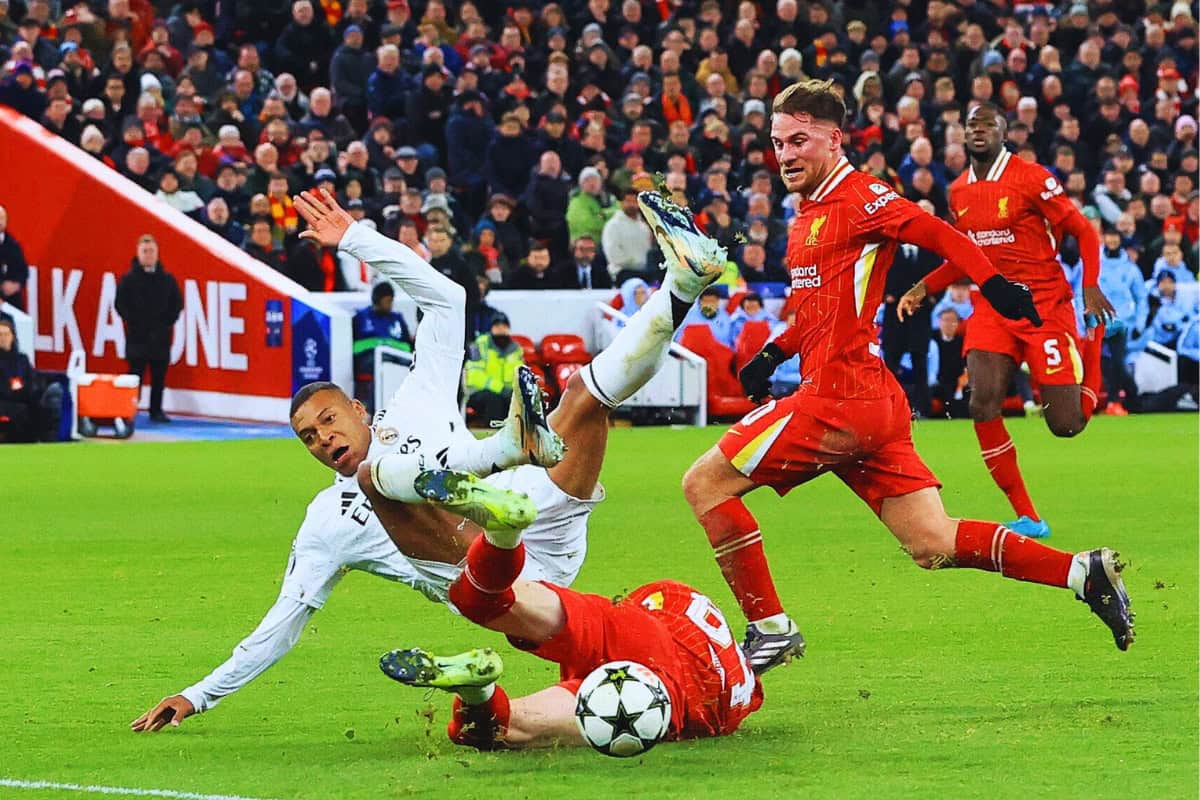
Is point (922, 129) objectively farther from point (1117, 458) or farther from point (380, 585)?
point (380, 585)

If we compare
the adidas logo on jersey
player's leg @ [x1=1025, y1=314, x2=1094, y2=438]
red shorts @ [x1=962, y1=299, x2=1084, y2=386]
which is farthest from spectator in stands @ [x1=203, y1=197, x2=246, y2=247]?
the adidas logo on jersey

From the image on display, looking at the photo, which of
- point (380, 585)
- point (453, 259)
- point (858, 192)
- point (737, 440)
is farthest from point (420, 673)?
point (453, 259)

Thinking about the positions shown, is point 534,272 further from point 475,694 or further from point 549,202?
point 475,694

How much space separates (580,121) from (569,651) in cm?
1791

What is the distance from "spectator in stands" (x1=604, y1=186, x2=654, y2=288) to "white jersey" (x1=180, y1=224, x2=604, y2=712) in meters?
13.9

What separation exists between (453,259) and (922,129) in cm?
702

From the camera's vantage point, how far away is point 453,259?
19953mm

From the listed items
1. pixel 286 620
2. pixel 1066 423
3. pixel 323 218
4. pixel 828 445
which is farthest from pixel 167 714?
pixel 1066 423

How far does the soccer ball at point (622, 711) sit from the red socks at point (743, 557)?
1.37m

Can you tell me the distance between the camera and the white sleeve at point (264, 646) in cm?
Result: 683

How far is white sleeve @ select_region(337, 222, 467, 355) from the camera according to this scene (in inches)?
307

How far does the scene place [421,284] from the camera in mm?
7902

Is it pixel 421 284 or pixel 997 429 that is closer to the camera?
pixel 421 284

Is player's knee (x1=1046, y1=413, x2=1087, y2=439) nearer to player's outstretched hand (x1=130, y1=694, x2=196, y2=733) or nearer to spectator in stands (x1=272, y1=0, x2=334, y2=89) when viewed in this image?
player's outstretched hand (x1=130, y1=694, x2=196, y2=733)
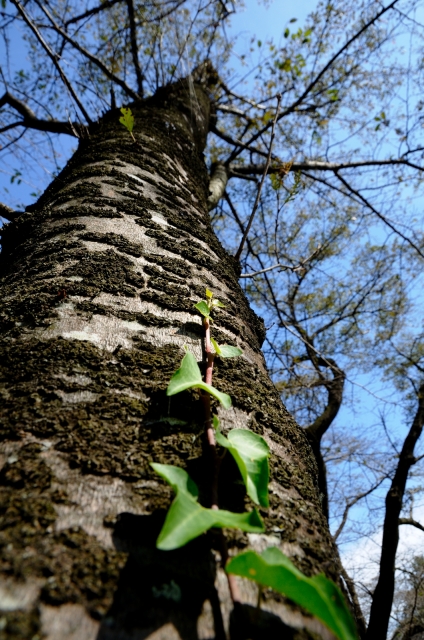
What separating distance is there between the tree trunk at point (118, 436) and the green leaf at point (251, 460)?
4cm

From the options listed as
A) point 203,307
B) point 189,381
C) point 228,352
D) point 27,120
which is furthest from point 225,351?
point 27,120

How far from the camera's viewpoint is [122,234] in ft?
4.16

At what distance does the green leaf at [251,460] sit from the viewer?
573mm

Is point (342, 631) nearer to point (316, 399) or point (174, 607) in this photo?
point (174, 607)

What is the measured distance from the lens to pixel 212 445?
0.65 metres

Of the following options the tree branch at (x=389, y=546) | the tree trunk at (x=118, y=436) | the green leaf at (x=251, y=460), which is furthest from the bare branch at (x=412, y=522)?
the green leaf at (x=251, y=460)

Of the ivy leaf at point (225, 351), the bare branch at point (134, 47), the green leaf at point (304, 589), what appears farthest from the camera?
the bare branch at point (134, 47)

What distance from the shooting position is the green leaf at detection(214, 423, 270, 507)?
1.88 ft

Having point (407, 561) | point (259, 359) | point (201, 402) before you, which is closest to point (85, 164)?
point (259, 359)

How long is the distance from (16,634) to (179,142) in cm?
269

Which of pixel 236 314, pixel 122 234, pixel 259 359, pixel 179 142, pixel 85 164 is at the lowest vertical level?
pixel 259 359

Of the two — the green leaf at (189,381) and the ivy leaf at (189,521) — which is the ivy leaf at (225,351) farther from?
the ivy leaf at (189,521)

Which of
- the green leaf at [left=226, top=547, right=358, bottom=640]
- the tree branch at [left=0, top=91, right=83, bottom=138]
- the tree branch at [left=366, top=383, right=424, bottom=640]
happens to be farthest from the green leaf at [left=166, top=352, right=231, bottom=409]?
the tree branch at [left=366, top=383, right=424, bottom=640]

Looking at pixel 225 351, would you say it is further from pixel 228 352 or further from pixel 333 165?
pixel 333 165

* Your instructions
Repeat word for word the lines above, starting with the line that contains "How long is" and continuing through the last line, both included.

* Finished exercise
How long is the distance from (16,634) to (179,142) in cm?
269

Which of pixel 236 314, pixel 122 234, pixel 259 359, pixel 179 142, pixel 85 164 is at the lowest vertical level?
pixel 259 359

Of the two — the green leaf at (189,381) and the ivy leaf at (189,521) — which is the ivy leaf at (225,351) farther from?
the ivy leaf at (189,521)

Which of
- the green leaf at [left=226, top=547, right=358, bottom=640]
- the tree branch at [left=0, top=91, right=83, bottom=138]
- the tree branch at [left=366, top=383, right=424, bottom=640]
happens to be farthest from the green leaf at [left=166, top=352, right=231, bottom=409]?
the tree branch at [left=366, top=383, right=424, bottom=640]

Looking at pixel 225 351, would you say it is further from pixel 228 352 or further from pixel 333 165?
pixel 333 165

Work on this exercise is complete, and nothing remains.